British, crime fiction, mystery

Magpie Murders

December 29, 2018

About fifteen pages into this book, I started thinking about one of my favorite TV shows, Midsomer Murders. The book starts out exactly that way, introducing a network of characters, all mysteriously connected to a recent death in a quaint English village. Later, the investigating policeman ponders, “Could it really be true that one of the villagers, living in a Georgian house perhaps, going to church and playing for the local cricket team, mowing their lawn on Sunday mornings and selling home-made marmalade at the village fête, was a homicidal maniac? The answer was–yes, quite possibly” (138). This sentence is basically the formula for every episode of Midsomer, prompting every viewer ever to wonder what’s wrong with English villages? (The answer appears later in the book–on p. 56 of the frame narrative–to my pleasure–clearly the author is having fun with this). When you flip to the author description you discover that Anthony Horowitz is, in fact, the creator of Midsomer, a fact which predisposed me to like the book.

Other than the moment when the incredibly precise and careful detective character Atticus Pünd utters an annoying redundancy, “No Mr. Osbourne, it means the exact opposite” (221), there is much to love about this book. First, it’s got a nested form. There’s a frame novel, the heroine of which is a literary editor, and there’s the mystery novel that she’s reading prior to its publication. It’s two novels in one, the first firmly nested in the second, and each demarcated by separate pagination (I love the attention to details with the form). That makes the whole book over 400 pages long, and it’s a page turner–both stories, I should say, are page turners. Both novels are networked murder mysteries, and both are deeply allusive to the genre and its greatest hits and most famous (mostly British) authors.

◇ ◇ ◇ ◇

§ Questions to answer:
a – Rewrite the passage of the Magpie Murders review that begins at the words "Other than the" and stops after "(mostly British) authors.", with "literary editor" changed to "book editor".
b – Please continue the Magpie Murders review from the point where it stops.
The material after this point comes from a different source than the Magpie Murders review.

§ Extracted data:
◇ ◇ ◇ ◇

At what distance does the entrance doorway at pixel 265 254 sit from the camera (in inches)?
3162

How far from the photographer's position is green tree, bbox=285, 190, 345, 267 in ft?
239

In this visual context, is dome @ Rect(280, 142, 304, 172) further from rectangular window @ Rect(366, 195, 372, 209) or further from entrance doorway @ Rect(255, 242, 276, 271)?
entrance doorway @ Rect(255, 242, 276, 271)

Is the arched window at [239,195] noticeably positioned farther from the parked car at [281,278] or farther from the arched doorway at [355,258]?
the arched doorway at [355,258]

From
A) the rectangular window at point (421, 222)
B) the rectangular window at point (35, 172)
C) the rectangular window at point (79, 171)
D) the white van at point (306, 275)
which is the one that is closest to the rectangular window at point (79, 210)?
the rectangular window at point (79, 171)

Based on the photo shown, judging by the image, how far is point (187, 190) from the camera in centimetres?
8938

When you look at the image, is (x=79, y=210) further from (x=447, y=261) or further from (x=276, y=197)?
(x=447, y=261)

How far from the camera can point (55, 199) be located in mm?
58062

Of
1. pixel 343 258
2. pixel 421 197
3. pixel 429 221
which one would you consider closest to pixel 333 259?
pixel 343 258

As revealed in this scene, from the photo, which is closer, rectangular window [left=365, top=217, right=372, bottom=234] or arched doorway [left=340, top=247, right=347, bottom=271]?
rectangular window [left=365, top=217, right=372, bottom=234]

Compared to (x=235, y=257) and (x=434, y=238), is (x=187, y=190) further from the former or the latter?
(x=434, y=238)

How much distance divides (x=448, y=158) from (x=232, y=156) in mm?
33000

◇ ◇ ◇ ◇

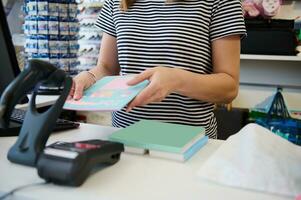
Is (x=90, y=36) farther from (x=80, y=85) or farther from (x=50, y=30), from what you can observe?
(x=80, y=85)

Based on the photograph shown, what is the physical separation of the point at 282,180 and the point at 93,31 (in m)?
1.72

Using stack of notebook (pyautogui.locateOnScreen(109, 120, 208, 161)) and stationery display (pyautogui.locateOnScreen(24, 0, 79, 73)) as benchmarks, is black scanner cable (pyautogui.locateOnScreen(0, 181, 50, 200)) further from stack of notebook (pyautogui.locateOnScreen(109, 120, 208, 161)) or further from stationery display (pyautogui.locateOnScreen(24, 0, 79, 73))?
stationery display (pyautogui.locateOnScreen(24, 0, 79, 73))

◇ ◇ ◇ ◇

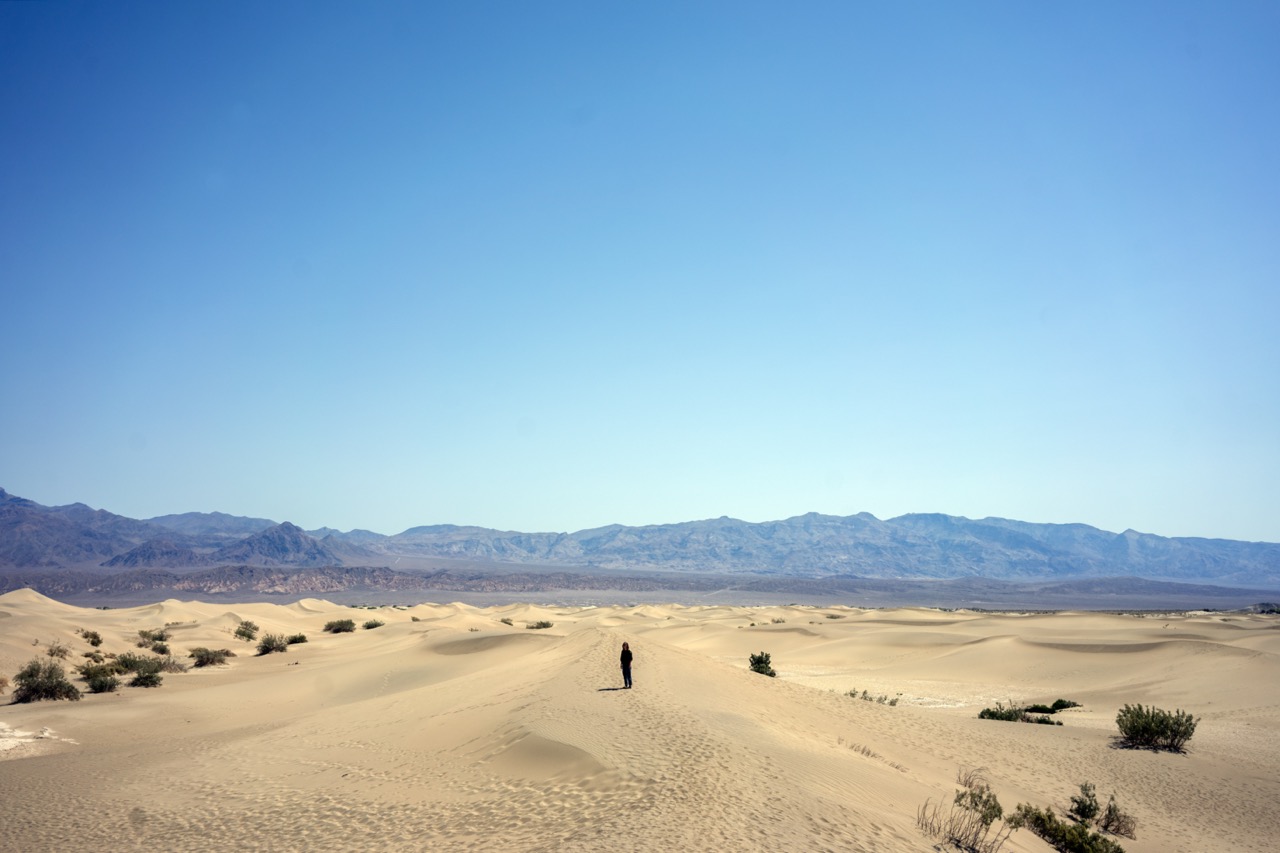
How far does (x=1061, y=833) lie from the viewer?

◇ ◇ ◇ ◇

§ Task responses:
a –
Other than the moment when the incredibly precise and careful detective character Atticus Pünd utters an annoying redundancy, “No Mr. Osbourne, it means the exact opposite” (221), there is much to love about this book. First, it’s got a nested form. There’s a frame novel, the heroine of which is a book editor, and there’s the mystery novel that she’s reading prior to its publication. It’s two novels in one, the first firmly nested in the second, and each demarcated by separate pagination (I love the attention to details with the form). That makes the whole book over 400 pages long, and it’s a page turner–both stories, I should say, are page turners. Both novels are networked murder mysteries, and both are deeply allusive to the genre and its greatest hits and most famous (mostly British) authors.

b –
Then there are some fairly quotable truisms (if you don’t think too deeply about them), like when the editor-protagonist of the frame narrative says, “I’m not sure it actually matters what we read. Our lives continue along the straight lines that have been set out for us. Fiction merely allows us a glimpse of the alternative. Maybe that’s one of the reasons we enjoy it” (3). Don’t think too much about the teleological implications about this; rather, consider the pleasures of speculation that fiction affords via alternative realities.

Detective Pünd is writing an omnibus entitled The Landscape of Criminal Investigation, but he’s doomed not to complete it (he’s diagnosed with a fatal disease early in the story). This detail, for me of course, evokes Mr. Casaubon’s Key to All Mythologies, except Pünd is a more likable character than that pompous ass, of course. According to the story, “There was a chapter in The Landscape of Criminal Investigation where he had expressed the belief that everything in life had a pattern and that a coincidence was simply the moment when that pattern became briefly visible” (82). I liked that idea.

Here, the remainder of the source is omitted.